Faire une révo­lu­tion lib­er­taire, même avec une pré­pa­ra­tion max­i­male des mil­i­tants, même avec le con­cours des organ­i­sa­tions de masse, est une chose. La réal­ité espag­nole de ce temps en est une autre. Il a fal­lu compter avec :

— Les dif­férentes ten­dances libertaires ;

— Tous les autres secteurs révolutionnaires ;

— La bour­geoisie au pouvoir ;

— Les com­mu­nistes hostiles ;

— Les fas­cistes, l’armée, etc.,

donc avec la vio­lence, avec la guerre, phénomènes qui coex­is­tent avec la créa­tion et l’existence d’une nou­velle société. Les « non-vio­lents », actuelle­ment, n’ont ni suff­isam­ment d’imagination ni suff­isam­ment de force pour con­tre­bal­ancer la vio­lence révo­lu­tion­naire. Les col­lec­tiv­ités espag­noles n’auraient pas vu le jour sans la résis­tance armée des anar­chistes. Et l’on peut affirmer qu’il y a eu une rad­i­cal­i­sa­tion des luttes inhérente à la vio­lence. La stratégie non vio­lente procède‑t‑elle de façon totale­ment dif­férente ? N’y a‑t il pas une pos­si­bil­ité de rad­i­cal­i­sa­tion pro­pre aux luttes sans vio­lence et que la vio­lence serait inca­pable d’atteindre ? Les effets de la vio­lence organ­isée peu­vent avoir des con­séquences désas­treuses pour la qual­ité de la révo­lu­tion. Par ailleurs, une révo­lu­tion n’est jamais ni com­plète ni ter­minée. Il sub­siste des zones, des régions, des nations qui ne vivent pas en régime auto­géré et avec lesquelles pour­tant des échanges sont néces­saires, d’où compromis.

On ne s’improvise pas spé­cial­iste de l’organisation ni de la ges­tion économique, fût‑on dûment élu par une assem­blée de tra­vailleurs, d’où dif­fi­culté de se pass­er d’un cer­tain nom­bre de tech­ni­ciens, de spé­cial­istes, d’où néces­sité de la for­ma­tion tech­nique des militants.

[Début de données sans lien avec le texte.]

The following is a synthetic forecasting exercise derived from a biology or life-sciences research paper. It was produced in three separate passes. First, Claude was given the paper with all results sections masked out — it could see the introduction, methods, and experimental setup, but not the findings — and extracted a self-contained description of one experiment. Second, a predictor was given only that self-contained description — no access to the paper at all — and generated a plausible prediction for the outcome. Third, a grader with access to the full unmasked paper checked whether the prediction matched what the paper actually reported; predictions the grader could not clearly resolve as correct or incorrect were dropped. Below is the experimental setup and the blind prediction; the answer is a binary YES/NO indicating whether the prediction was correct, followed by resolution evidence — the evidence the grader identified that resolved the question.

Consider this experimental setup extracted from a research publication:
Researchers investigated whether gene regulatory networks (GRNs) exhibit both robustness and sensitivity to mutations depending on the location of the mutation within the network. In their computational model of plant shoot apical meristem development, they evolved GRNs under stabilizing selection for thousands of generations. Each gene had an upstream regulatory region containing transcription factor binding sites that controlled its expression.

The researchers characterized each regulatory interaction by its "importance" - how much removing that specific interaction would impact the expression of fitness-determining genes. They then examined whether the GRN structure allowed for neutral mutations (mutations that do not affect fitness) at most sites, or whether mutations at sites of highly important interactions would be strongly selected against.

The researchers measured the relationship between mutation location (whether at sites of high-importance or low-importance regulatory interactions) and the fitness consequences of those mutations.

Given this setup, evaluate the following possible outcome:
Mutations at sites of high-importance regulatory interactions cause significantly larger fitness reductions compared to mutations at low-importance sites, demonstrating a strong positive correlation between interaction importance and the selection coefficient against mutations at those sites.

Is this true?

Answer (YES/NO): YES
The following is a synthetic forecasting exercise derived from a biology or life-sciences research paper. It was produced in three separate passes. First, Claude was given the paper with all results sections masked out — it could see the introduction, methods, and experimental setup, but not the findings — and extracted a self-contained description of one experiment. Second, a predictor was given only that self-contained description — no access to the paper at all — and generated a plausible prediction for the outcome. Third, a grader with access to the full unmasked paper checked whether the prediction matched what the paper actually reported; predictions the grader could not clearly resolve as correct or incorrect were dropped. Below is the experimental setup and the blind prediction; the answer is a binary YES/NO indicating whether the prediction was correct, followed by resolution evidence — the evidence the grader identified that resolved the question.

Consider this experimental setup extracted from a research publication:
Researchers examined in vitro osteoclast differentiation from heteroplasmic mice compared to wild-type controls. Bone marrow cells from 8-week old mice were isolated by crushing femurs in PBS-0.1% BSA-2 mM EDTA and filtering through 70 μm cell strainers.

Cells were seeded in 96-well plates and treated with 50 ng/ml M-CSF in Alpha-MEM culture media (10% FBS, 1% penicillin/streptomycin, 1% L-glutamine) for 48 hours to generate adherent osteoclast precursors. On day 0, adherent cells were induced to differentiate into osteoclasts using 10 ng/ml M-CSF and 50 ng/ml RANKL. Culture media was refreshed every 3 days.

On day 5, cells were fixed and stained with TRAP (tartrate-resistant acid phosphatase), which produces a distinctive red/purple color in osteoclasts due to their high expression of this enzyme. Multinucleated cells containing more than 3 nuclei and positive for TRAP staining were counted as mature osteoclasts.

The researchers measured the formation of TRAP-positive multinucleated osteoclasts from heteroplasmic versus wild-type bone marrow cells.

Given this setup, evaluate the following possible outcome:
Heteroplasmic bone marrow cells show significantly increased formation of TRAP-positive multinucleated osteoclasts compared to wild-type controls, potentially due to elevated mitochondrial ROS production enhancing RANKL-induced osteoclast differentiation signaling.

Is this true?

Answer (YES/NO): NO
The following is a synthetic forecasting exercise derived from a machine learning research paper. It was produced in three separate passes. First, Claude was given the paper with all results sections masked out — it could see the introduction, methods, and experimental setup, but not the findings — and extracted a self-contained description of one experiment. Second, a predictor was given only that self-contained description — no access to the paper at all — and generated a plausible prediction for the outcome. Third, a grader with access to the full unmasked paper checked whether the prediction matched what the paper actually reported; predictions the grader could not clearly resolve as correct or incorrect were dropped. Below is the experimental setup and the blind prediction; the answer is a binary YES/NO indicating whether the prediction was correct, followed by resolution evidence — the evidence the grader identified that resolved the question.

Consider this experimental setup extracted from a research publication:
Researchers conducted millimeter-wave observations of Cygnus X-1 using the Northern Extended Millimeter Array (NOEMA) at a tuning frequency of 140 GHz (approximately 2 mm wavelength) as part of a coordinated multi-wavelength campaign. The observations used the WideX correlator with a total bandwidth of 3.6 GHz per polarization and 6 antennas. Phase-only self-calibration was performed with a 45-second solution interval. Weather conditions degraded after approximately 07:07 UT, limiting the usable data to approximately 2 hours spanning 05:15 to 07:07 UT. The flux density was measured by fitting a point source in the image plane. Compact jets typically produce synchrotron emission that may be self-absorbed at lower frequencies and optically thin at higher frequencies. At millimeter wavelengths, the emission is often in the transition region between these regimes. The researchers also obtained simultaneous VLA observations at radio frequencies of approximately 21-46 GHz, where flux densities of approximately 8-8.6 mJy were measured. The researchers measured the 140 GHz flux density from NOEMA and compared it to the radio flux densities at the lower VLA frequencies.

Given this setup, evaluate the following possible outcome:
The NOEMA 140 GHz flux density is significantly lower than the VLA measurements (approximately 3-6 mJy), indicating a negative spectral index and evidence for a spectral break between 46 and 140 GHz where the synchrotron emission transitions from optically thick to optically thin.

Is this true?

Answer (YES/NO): NO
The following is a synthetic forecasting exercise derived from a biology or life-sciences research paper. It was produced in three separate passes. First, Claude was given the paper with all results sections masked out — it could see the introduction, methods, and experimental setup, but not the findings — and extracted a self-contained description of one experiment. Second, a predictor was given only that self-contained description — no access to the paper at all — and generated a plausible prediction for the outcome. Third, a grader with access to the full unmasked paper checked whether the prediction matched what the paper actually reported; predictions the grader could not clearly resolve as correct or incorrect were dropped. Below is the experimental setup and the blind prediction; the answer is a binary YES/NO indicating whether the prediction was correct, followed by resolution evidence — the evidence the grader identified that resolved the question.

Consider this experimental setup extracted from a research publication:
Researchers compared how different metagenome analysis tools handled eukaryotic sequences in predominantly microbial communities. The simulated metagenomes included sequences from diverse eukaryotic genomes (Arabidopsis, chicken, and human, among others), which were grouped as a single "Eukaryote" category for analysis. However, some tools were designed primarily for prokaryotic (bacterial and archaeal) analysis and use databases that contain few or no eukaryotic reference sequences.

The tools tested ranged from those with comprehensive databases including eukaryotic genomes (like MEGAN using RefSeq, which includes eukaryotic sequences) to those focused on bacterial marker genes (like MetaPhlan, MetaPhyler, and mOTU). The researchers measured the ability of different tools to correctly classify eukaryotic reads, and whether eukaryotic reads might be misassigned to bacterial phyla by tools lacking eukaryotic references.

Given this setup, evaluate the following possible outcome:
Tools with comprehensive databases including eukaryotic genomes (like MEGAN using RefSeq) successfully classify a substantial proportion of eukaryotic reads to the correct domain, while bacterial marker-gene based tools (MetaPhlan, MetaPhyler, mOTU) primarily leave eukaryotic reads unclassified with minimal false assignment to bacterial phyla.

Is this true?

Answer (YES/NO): NO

Cette révo­lu­tion a eu ses dif­fi­cultés pro­pres, ses bavures qu’il con­viendrait de met­tre au jour ; nous pou­vons citer :

— Le néo‑capitalisme ouvri­er : con­cur­rence entre les entre­pris­es autogérées ;

— Les dif­férences de salaires et la diminu­tion exces­sive et trop rapi­de des horaires de tra­vail pen­dant la révo­lu­tion et la guerre ;

— La plan­i­fi­ca­tion a péché par manque de fédéra­tions d’industrie et à cause de la poli­tique diver­gente des anar­chistes et des com­mu­nistes (voir à ce pro­pos la ques­tion des oranges et du riz).

D’autres points pour­ront ressor­tir qu’il con­viendrait peut‑être de traiter séparé­ment et de façon plus appro­fondie ; en atten­dant, nous ne sauri­ons trop con­seiller à nos lecteurs plus exigeants, la lec­ture des livres que nous avons délibéré­ment pil­lés, du moins pour certains :

« Les Anar­chistes espag­nols et le Pou­voir, 1868‑1969 », de César M. Loren­zo, éd. du Seuil, 430 p., 28 F.

« L’Autogestion dans l’Espagne révo­lu­tion­naire », de Frank Mintz, édit. Bélibaste, 188 p., 24 F.

« Espagne lib­er­taire, 36‑39 », de Gas­ton Lev­ai, éd. du Cer­cle et éd. de la Tête de Feuilles, 400 p., 35 F.

« Le Labyrinthe espag­nol, orig­ines sociales et poli­tiques de la guerre civile », de Ger­ald Bre­nan, éd. Rue­do ibéri­co, 280 p., 21 F.
— « La Révo­lu­tion et la Guerre d’Espagne », de Broué et Témine, éd. de Minu­it, 466 p., 30 F.

Cer­tains de ces livres four­nissent d’abondantes bib­li­ogra­phies qui per­me­t­tront au lecteur de se faire une idée per­son­nelle sinon objective.
Et il ne leur est pas inter­dit de venir tra­vailler avec nous ou plus sim­ple­ment de nous faire part de leurs cri­tiques, car nous sommes con­scients de la per­fectibil­ité de notre travail.

Le plan suivi n’est sans doute pas le reflet exact de la réal­ité, mais une vision sché­ma­tique et par­tielle qui mérit­erait cor­rec­tions et nuances. Nous l’adoptons en atten­dant mieux

  1. La doc­trine sociale de l’Eglise aux XVIe et XVIIe siè­cles, la pra­tique com­mu­nal­iste, l’idée com­mu­nau­taire et la sol­i­dar­ité paysanne ; les idées fédéral­istes et can­tonal­istes, ain­si que le coopéra­tivisme et le syn­di­cal­isme plus récents ;
  2. Le mou­ve­ment ouvri­er organ­isé avec l’influence déci­sive de la Ire Internationale ;
  3. La révo­lu­tion, la guerre et la défaite.